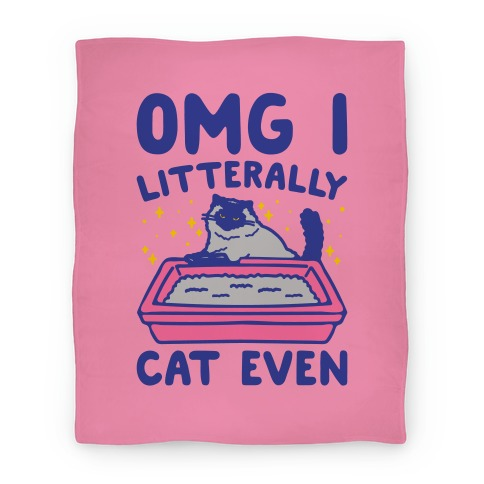 Omg I Litterally Cat Even  Blanket
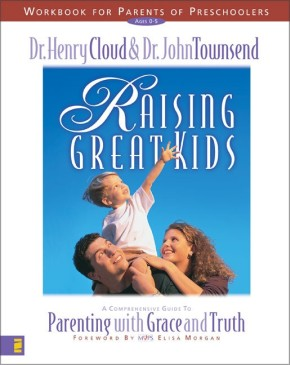 Raising Great Kids Workbook Preschoolers Cloud & Townsend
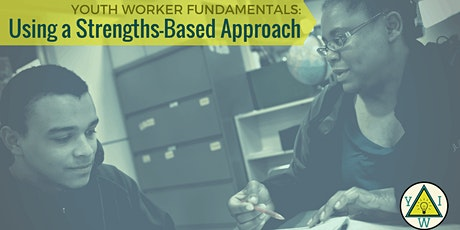 Youth Worker Fundamentals: Using a Strengths-Based Approach tickets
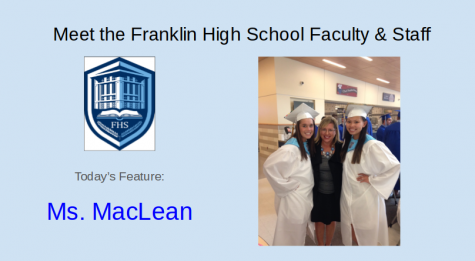 Meet Ms. MacLean- Featured FHS Faculty and Staff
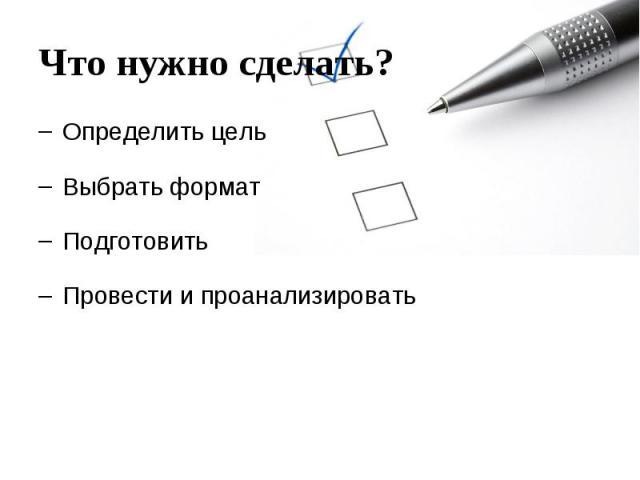 Что нужно сделать? Определить цель Выбрать формат Подготовить Провести и проанализировать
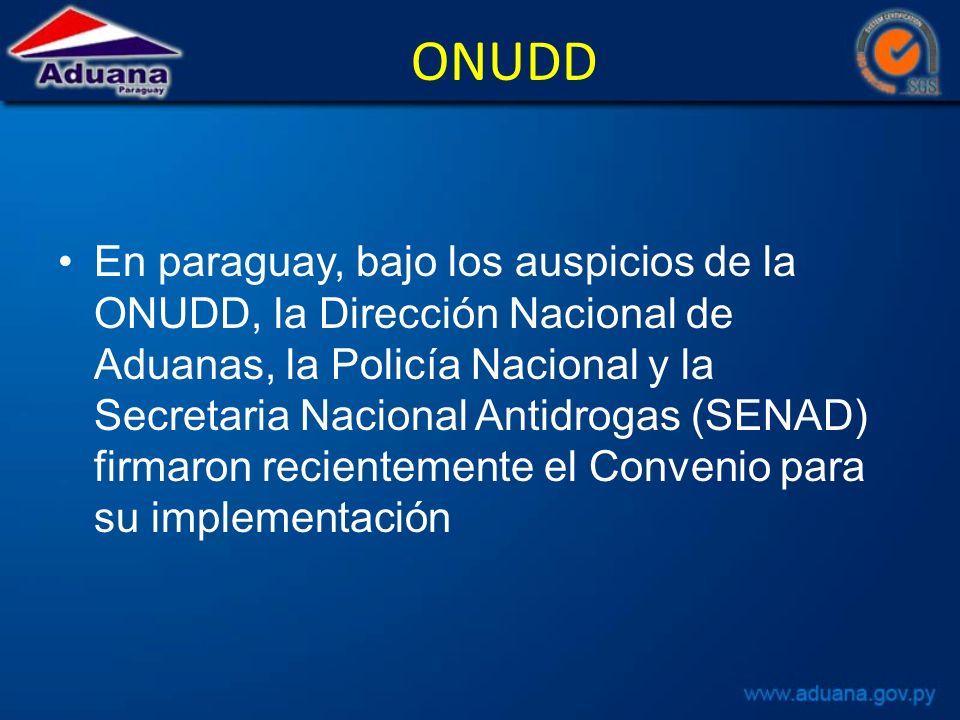 ONUDD En paraguay, bajo los auspicios de la ONUDD, la Dirección Nacional de Aduanas, la Policía Nacional y la Secretaria Nacional Antidrogas (SENAD) firmaron recientemente el Convenio para su implementación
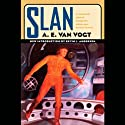 Slan (       UNABRIDGED) by A. E. van Vogt Narrated by Oliver Wyman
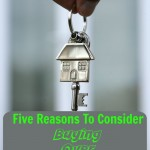 Five Reasons To Consider Buying Over Renting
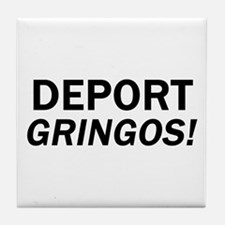 Deport Gringos Tile Coaster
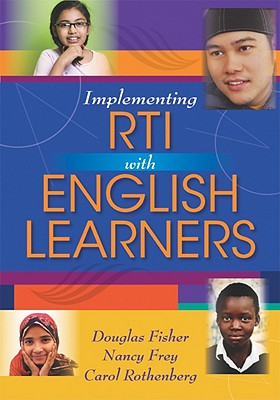 Implementing RTI with English Learners, Douglas Fisher; Nancy Frey; Carol Rothenberg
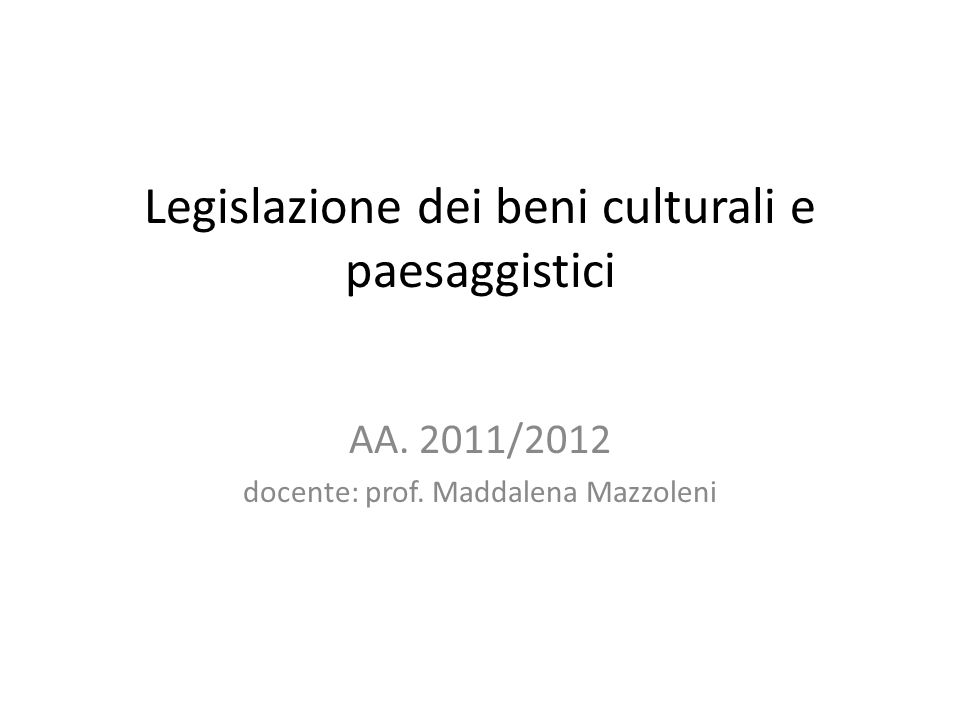 Legislazione dei beni culturali e paesaggistici AA. 2011/2012 docente: prof. Maddalena Mazzoleni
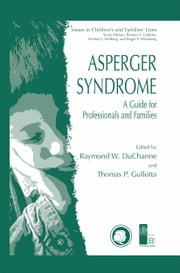 Asperger Syndrome - A Guide for Professionals and Families ebook by Ray DuCharme,Thomas P. Gullotta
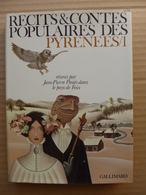 Récits Et Contes Populaires Des Pyrénées Réunis Par Jean Pierre Piniès Dans Le Pays De Foix - Midi-Pyrénées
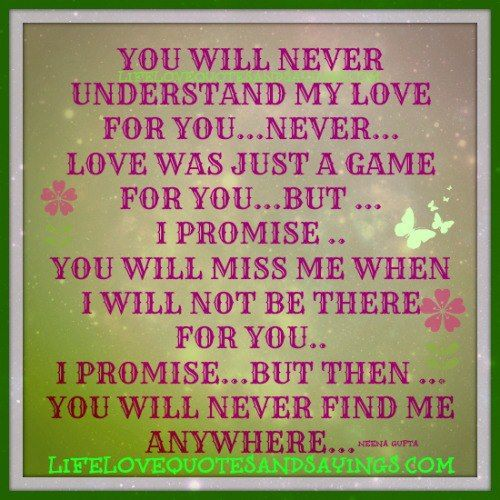 Love Was Just A Game For You. But I Promise You Will Miss Me.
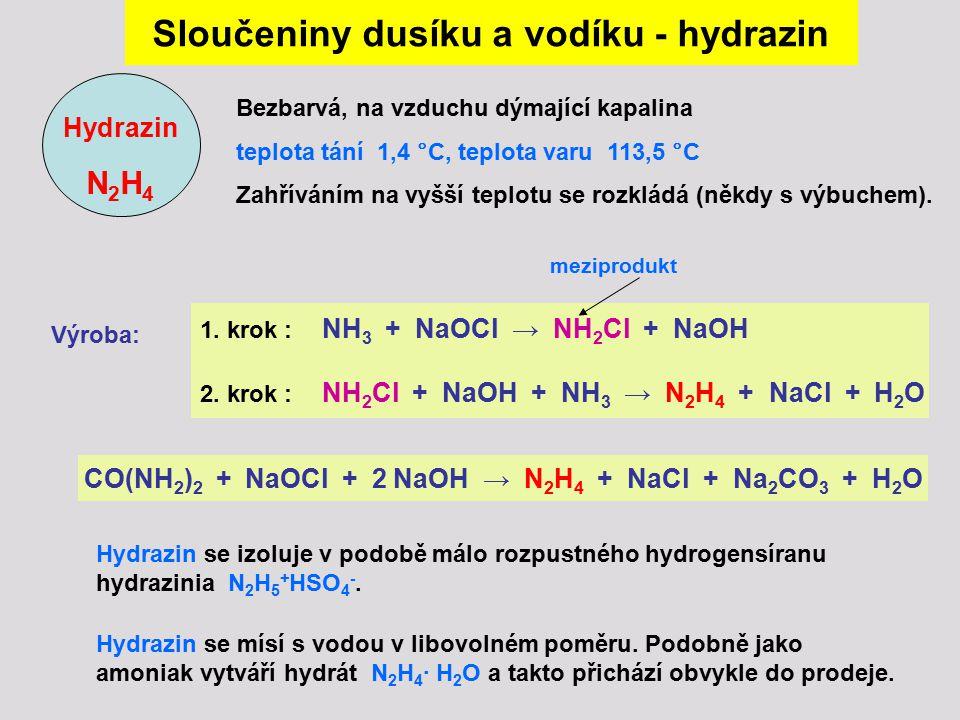 Sloučeniny dusíku a vodíku - hydrazin Hydrazin N 2 H 4 Bezbarvá, na vzduchu dýmající kapalina teplota tání 1,4 °C, teplota varu 113,5 °C Zahříváním na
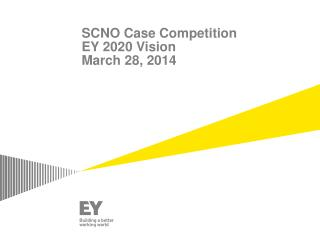 SCNO Case Competition  EY 2020 Vision March 28, 2014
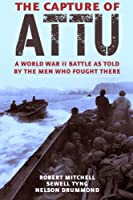 The Capture of Attu: A World War II Battle as Told by the Men Who Fought There [並行輸入品]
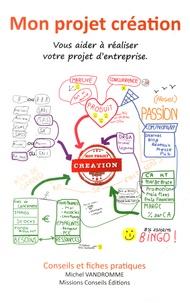 Michel Vandromme - Mon projet création - Vous aider à réaliser votre projet d'entreprise : conseils et fiches pratiques.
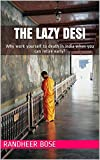 The Lazy Desi: Why work yourself to death in India when you can retire early?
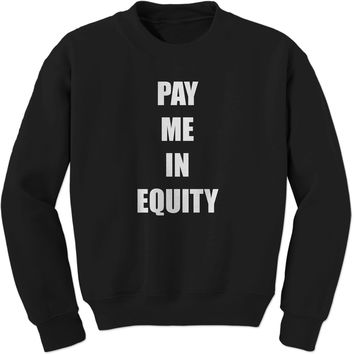 Pay Me In Equity Adult Crewneck Sweatshirt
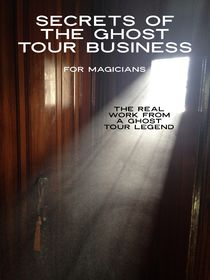 Secrets of the Ghost Tour Business for Magicians and Mentalists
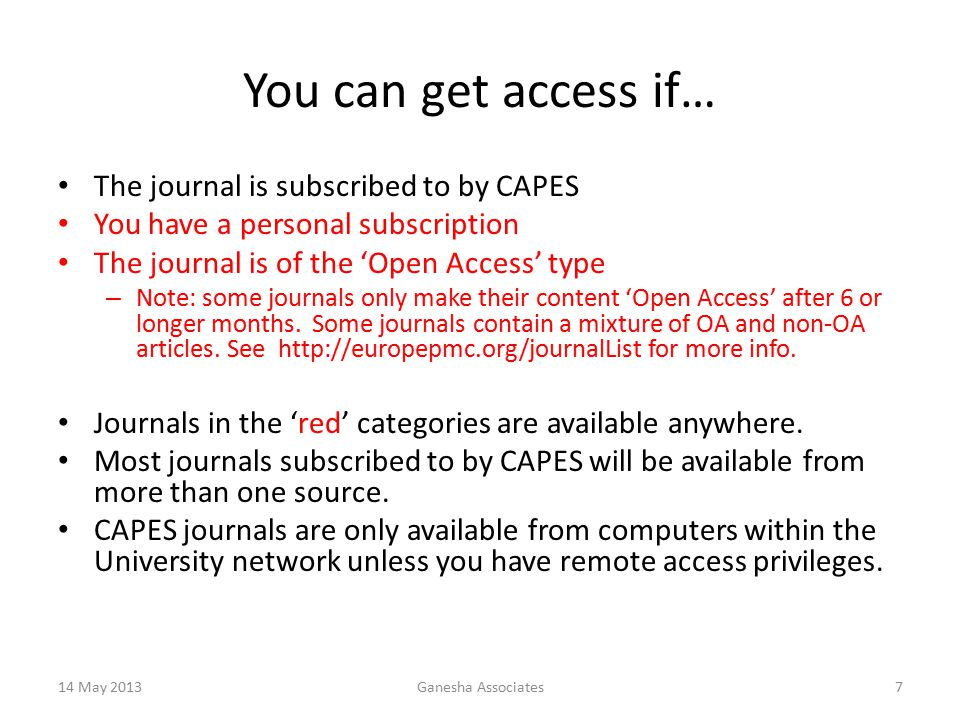 14 May 2013Ganesha Associates7 You can get access if… The journal is subscribed to by CAPES You have a personal subscription The journal is of the 'Open Access' type – Note: some journals only make their content 'Open Access' after 6 or longer months.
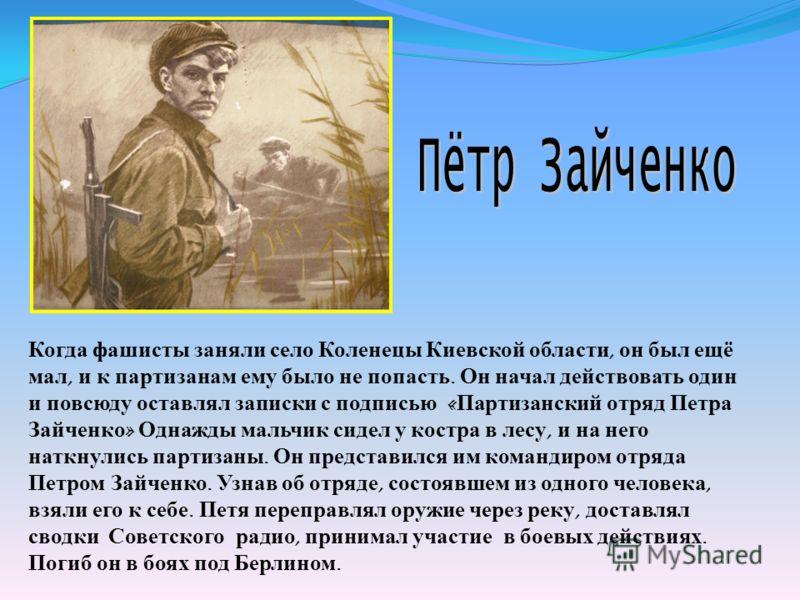 Когда фашисты заняли село Коленецы Киевской области, он был ещё мал, и к партизанам ему было не попасть. Он начал действовать один и повсюду оставлял записки с подписью « Партизанский отряд Петра Зайченко » Однажды мальчик сидел у костра в лесу, и на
--
#### [ASSIGNED TASK]
Extract, without any images, the part of the material above that opens with the line containing "ONUDD En paraguay, bajo" and closes with the line containing "14 May 2013Ganesha", both lines included.

#### [ANSWER SECTION]
 ONUDD En paraguay, bajo los auspicios de la ONUDD, la Dirección Nacional de Aduanas, la Policía Nacional y la Secretaria Nacional Antidrogas (SENAD) firmaron recientemente el Convenio para su implementación
 Slan (       UNABRIDGED) by A. E. van Vogt Narrated by Oliver Wyman
 Five Reasons To Consider Buying Over Renting
 Deport Gringos Tile Coaster
 Implementing RTI with English Learners, Douglas Fisher; Nancy Frey; Carol Rothenberg
 Legislazione dei beni culturali e paesaggistici AA. 2011/2012 docente: prof. Maddalena Mazzoleni
 Asperger Syndrome - A Guide for Professionals and Families ebook by Ray DuCharme,Thomas P. Gullotta
 Récits Et Contes Populaires Des Pyrénées Réunis Par Jean Pierre Piniès Dans Le Pays De Foix - Midi-Pyrénées
 Love Was Just A Game For You. But I Promise You Will Miss Me.
 Sloučeniny dusíku a vodíku - hydrazin Hydrazin N 2 H 4 Bezbarvá, na vzduchu dýmající kapalina teplota tání 1,4 °C, teplota varu 113,5 °C Zahříváním na
 SCNO Case Competition  EY 2020 Vision March 28, 2014
 The Capture of Attu: A World War II Battle as Told by the Men Who Fought There [並行輸入品]
 Michel Vandromme - Mon projet création - Vous aider à réaliser votre projet d'entreprise : conseils et fiches pratiques.
 The Lazy Desi: Why work yourself to death in India when you can retire early?
 Pay Me In Equity Adult Crewneck Sweatshirt
 Secrets of the Ghost Tour Business for Magicians and Mentalists
 14 May 2013Ganesha Associates7 You can get access if… The journal is subscribed to by CAPES You have a personal subscription The journal is of the 'Open Access' type – Note: some journals only make their content 'Open Access' after 6 or longer months.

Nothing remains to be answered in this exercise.